This episode of Decoded (an MTV News weekly web series where activist and comedian Francesca Ramsey looks at race and other social justice topics through the lens of popular culture) addresses the misrepresentation of the working class on TV. Gabe Gonzalez claims that the size of homes on TV shows like Modern Family, How I Met Your Mother, Friends, and Gilmore Girls create unrealistic expectations. However, earlier shows like The Honeymooners, All in the Family, and Roseanne all dealt with issues related to class and income and depicted realistic working class homes.

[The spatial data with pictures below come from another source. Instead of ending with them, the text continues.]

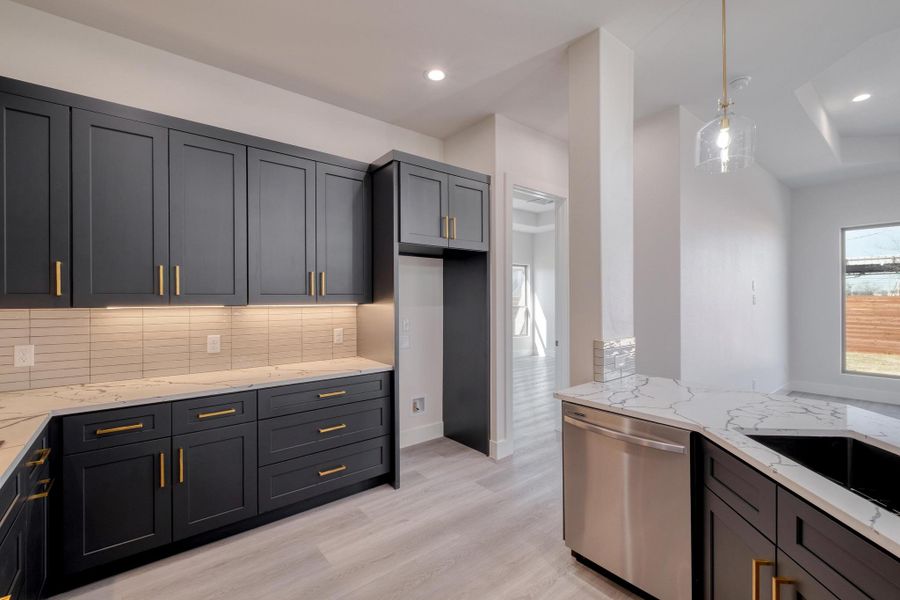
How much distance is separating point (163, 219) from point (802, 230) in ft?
25.6

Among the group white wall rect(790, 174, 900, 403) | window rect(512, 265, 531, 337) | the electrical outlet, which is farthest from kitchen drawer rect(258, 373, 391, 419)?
window rect(512, 265, 531, 337)

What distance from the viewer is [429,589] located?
1.96 m

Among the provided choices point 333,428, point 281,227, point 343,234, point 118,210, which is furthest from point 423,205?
point 118,210

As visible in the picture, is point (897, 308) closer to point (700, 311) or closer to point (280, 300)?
point (700, 311)

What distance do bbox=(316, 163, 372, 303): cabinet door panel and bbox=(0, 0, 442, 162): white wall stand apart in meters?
0.44

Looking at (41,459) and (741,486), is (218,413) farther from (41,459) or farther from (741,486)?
(741,486)

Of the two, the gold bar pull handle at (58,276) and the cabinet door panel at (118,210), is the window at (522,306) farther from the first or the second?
the gold bar pull handle at (58,276)

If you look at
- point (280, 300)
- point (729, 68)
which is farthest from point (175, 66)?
point (729, 68)

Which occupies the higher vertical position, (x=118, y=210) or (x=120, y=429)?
(x=118, y=210)

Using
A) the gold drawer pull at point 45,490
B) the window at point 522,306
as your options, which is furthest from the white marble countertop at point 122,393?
the window at point 522,306

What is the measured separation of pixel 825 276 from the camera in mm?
5715

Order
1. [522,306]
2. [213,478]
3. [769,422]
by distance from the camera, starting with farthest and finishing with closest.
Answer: [522,306]
[213,478]
[769,422]

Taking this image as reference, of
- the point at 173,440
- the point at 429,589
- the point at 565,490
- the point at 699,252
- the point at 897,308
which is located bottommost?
the point at 429,589

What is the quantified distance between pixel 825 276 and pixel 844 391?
1623 mm
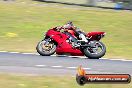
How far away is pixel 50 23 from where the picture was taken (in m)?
27.8

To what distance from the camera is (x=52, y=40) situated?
17.8 meters

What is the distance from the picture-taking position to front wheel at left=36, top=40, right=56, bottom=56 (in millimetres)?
17781

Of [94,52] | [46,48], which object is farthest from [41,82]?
[94,52]

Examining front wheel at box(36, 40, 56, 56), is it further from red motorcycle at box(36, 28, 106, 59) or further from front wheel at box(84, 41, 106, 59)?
front wheel at box(84, 41, 106, 59)

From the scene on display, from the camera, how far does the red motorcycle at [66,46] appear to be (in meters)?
17.6

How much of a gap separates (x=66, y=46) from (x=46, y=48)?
2.61 feet

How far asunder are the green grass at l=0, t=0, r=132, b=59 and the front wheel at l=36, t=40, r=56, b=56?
2.32m

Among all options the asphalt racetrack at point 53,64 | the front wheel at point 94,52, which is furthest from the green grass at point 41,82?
the front wheel at point 94,52

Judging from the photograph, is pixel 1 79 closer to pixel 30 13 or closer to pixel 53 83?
pixel 53 83

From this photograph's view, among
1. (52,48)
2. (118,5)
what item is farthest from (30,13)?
(52,48)

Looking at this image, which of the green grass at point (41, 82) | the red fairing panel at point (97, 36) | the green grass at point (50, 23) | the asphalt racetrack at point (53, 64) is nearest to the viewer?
the green grass at point (41, 82)

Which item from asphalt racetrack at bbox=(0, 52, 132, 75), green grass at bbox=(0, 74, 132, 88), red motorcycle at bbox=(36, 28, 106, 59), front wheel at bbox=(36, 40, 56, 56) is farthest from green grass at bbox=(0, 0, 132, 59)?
green grass at bbox=(0, 74, 132, 88)

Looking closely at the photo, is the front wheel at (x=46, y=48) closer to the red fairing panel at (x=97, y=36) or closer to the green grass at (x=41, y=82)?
the red fairing panel at (x=97, y=36)

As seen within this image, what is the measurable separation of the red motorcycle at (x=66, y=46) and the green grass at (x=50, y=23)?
2.17 meters
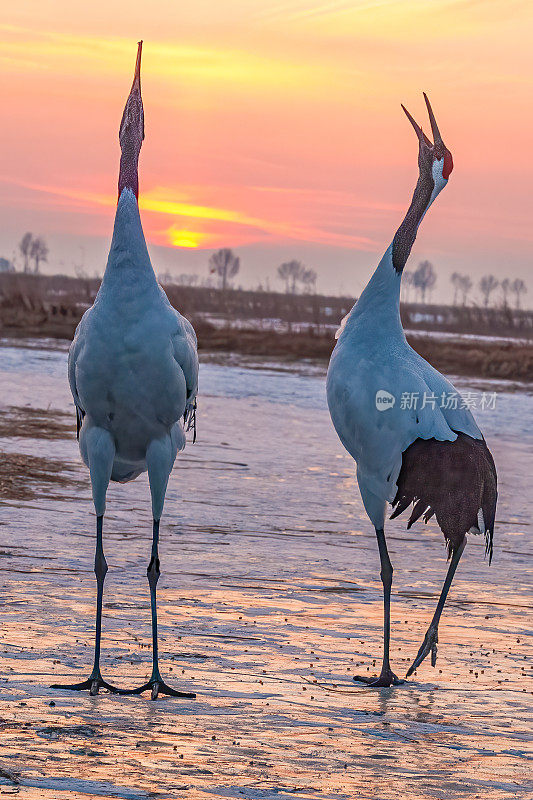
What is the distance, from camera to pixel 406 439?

Characters like Homer on The Simpsons or Doug on The King of Queens reinforce stereotypes that the working class is lazy, uninterested in education, and careless with money, despite the fact that class mobility has been decreasing for decades. Today shows like Broke Girls impact our perception of class. Studies show that by the age of twelve kids have developed concrete ideas about class difference, and that, as young as five, kids growing up in a low-income household can experience shame and anxiety. Ramsey adds that we also need to talk about wealth inequality in order to change it.


What kind of representations does this video address?

Which shows represent the working class in an unrealistic way, according to Gonzalez?  Which shows represent the working class realistically? What specifically makes the representations realistic or unrealistic?

Explain why the misrepresentation of class on TV matters.

What other shows about working class people can you think of? How do these shows represent the working class?